A PETITION to remove Tory Health Secretary Hunt from his post is already heading towards the 100,000 mark.

Some 80,000 people have signed a petition calling for a vote of no confidence in health secretary Jeremy Hunt, less than 24 hours after being launched.

A separate petition launched via Change.org on Sunday calling on Hunt to resign, or Prime Minister David Cameron to remove him from his post, had received almost 90,000 signatures by Tuesday morning.

Both petitions were launched by consultants angered by Hunt’s speech at the King’s Fund last week, in which he threatened to impose his terms for the new junior doctor contract and accused the BMA for being out of touch with its members, claiming he had ‘yet to meet’ a doctor not in favour of weekend working.

They follow the success of the #ImInWorkJeremy Twitter campaign trend over the weekend, uniting GPs and hospital doctors in letting Hunt know they were already keeping a seven-day NHS running

The petition launched via Parliament.uk started yesterday, has comfortably surpassed the 10,000 signature target at which the government must issue a response.

It is rapidly ticking upwards towards the 100,000 required to be considered for debate in Parliament, having attracted more than one signature per second.

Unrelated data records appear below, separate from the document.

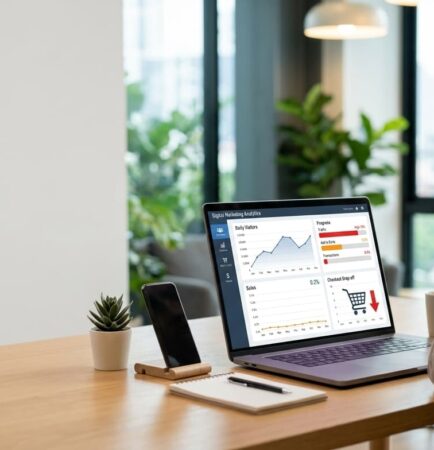 E-Commerce and Digital Marketing strategy showing high traffic but low sales conversion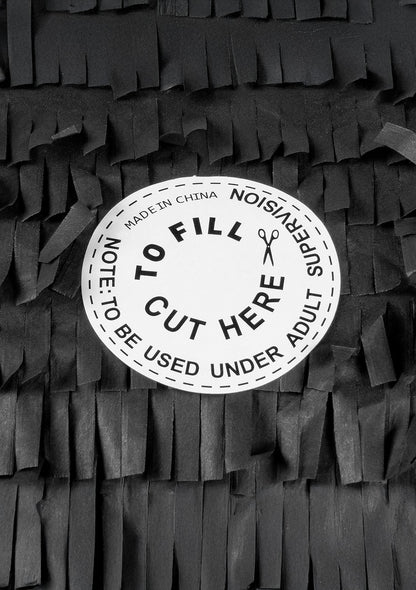 Holografická stříbrná piñata číslo 5 40 x 28 x 8 cm k narozeninám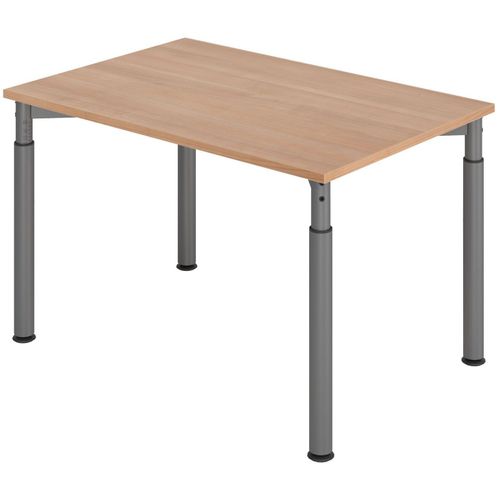 HAMMERBACHER höhenverstellbarer Schreibtisch VYS12/N/G nussbaum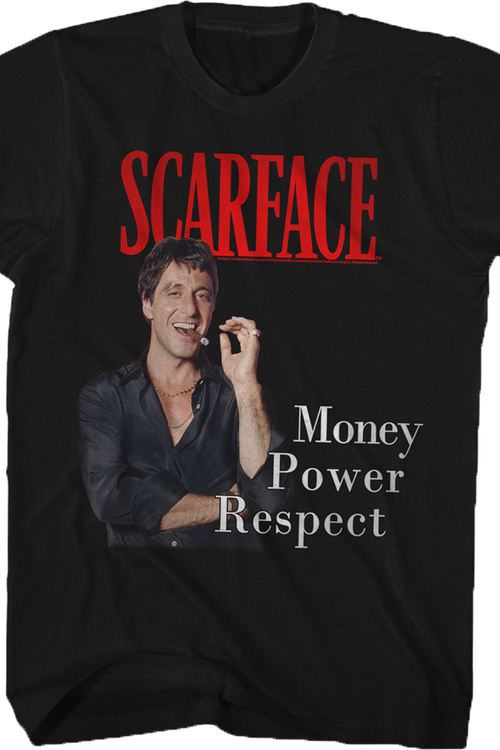 Money Power Respect Scarface T-Shirt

Launched by north London-based consultant in internal medicine Dr Ash Sadighi, it accuses Hunt of ‘alienating the entire workforce of the NHS by threatening to impose a harsh contract and conditions on first consultants and soon the rest of the NHS staff’.

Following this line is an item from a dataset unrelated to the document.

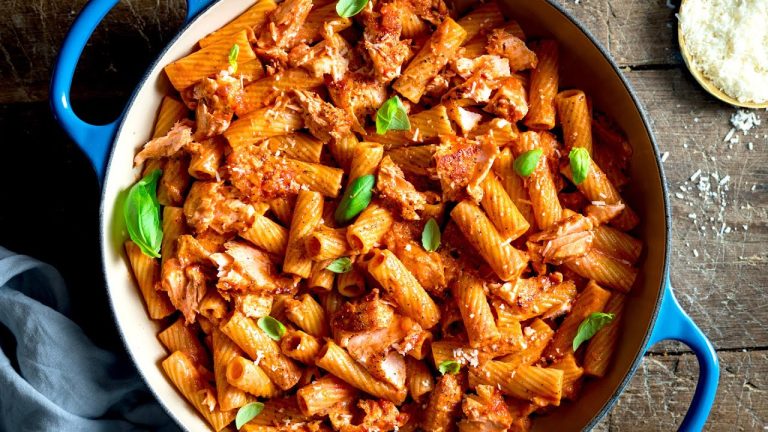 The Ultimate Tomato Salmon Pasta Recipe | Ready In 20 Minutes!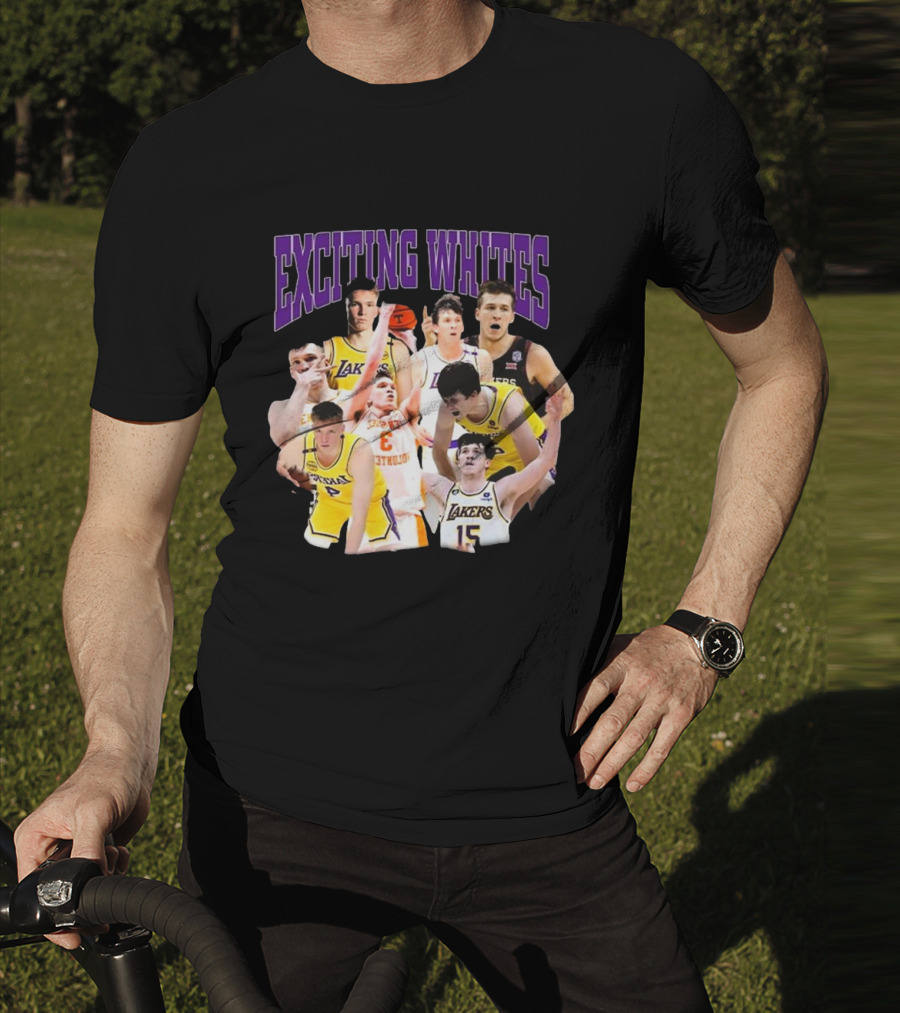 Dalton Knecht Austin Reaves Exciting Whites Lakers Basketball T-Shirt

Meanwhile, geriatric consultant Dr Dan Furmedge, who launched the Change.org petition, also said Hunt’s speech had been ‘the last straw’. His petition reads: ‘In essentially calling doctors lazy and suggesting they need “a sense of vocation” he has offended the whole NHS workforce and demonstrated how little regard he has for us and how little he understands what we do.’

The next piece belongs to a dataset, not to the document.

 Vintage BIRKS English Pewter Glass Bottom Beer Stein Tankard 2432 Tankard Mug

• The Challenge Fund pilot that invited FY2 doctors to apply for positions in GP practices has pulled its job advert ‘for editing’ after the RCGP called for urgent clarification over the use of untrained GPs.

Shropdoc said it was ‘sorry for any confusion’ caused by the advert for a community physician to provide the ‘full spectrum’ of GMS consultations.

The RCGP called for urgent clarification from Health Education England (HEE) after learning that FY2 doctors without specialty training were being recruited.